To mark this anniversary, the Association for Public and Land-grant Universities (APLU) held a celebratory conference in Washington last Tuesday that appropriately drew an array of impressive speakers including Bill Gates, Secretary of Education Arne Duncan, and Secretary of Agriculture Tom Vilsack. I was there to present the World Food Prize Norman Borlaug Medallion to the land-grant institutions, for their central role in bringing about the "single greatest period of food production and hunger reduction in all human history."
In my remarks, I reflected that the World Food Prize founder, the late Nobel Peace Prize laureate Dr. Norman E. Borlaug, could be considered the most significant product of all three of those historic decisions. Known as the man who "saved more lives than any other person who has ever lived," Borlaug was raised on a Homestead Act-type family farm in Iowa, was hired for his first job in the Forest Service of USDA, and received a Ph.D. in plant pathology from a land-grant institution (the University of Minnesota) and was on the faculty of another (Texas A&M).

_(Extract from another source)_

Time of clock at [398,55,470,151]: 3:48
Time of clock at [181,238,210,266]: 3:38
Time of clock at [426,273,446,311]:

With his "land-grant" degree in hand, Borlaug went to Mexico in 1944 where he developed miracle wheat, which he then took to India and Pakistan as they were about to face a devastating mass famine in the mid-1960s. As those countries adapted Borlaug's approach to agriculture, thus averting this human catastrophe, the Green Revolution was born.

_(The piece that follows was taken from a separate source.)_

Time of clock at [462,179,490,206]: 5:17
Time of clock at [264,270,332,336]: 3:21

It is particularly interesting that of the 36 individuals who have received the World Food Prize -- known informally as the "Nobel Prize for Food and Agriculture" -- over the past 25 years, fully one-half have a direct connection to a land-grant institution.
There are other especially prominent agricultural heroes with links to the land-grant institutions and USDA who also deserve special mention. Among them is Henry A. Wallace, the graduate of Iowa State University (the first ever public land-grant institution), who established Pioneer Hi-Bred International after developing hybrid corn, and who then led USDA through the turmoil of the Depression as secretary of agriculture. Another was George Washington Carver, whose years of dedicated service and research made Tuskegee University a beacon for agricultural achievement during the first half of the 20th century.
While our foundation was honoring the land-grant institutions for their exceptional achievements over the past 150 years, the most significant impact of this system may lie ahead. The APLU Morrill Act conference came one month after the Chicago Council for Global Affairs sponsored a conference on global development, as a precursor to the G-8 summit. At that earlier event, President Barack Obama was joined by three African leaders and an array of international experts in highlighting the Feed the Future initiative, which Secretary of State Clinton and USAID Administrator Rajiv Shah have built over the past three years. During that conference, one of the speakers urged all in attendance to think of one "Big Idea" that might serve as the model for ensuring that Africa could achieve the promise of the Green Revolution in the coming decades.
As I sat there I thought to myself, it just may be that the model created by President Lincoln and Senator Justin Morrill -- of family-owned farms, government-sponsored agricultural research and extension services, and land-grant-like educational institutions -- might just be a model worthy of emulation to attain that goal.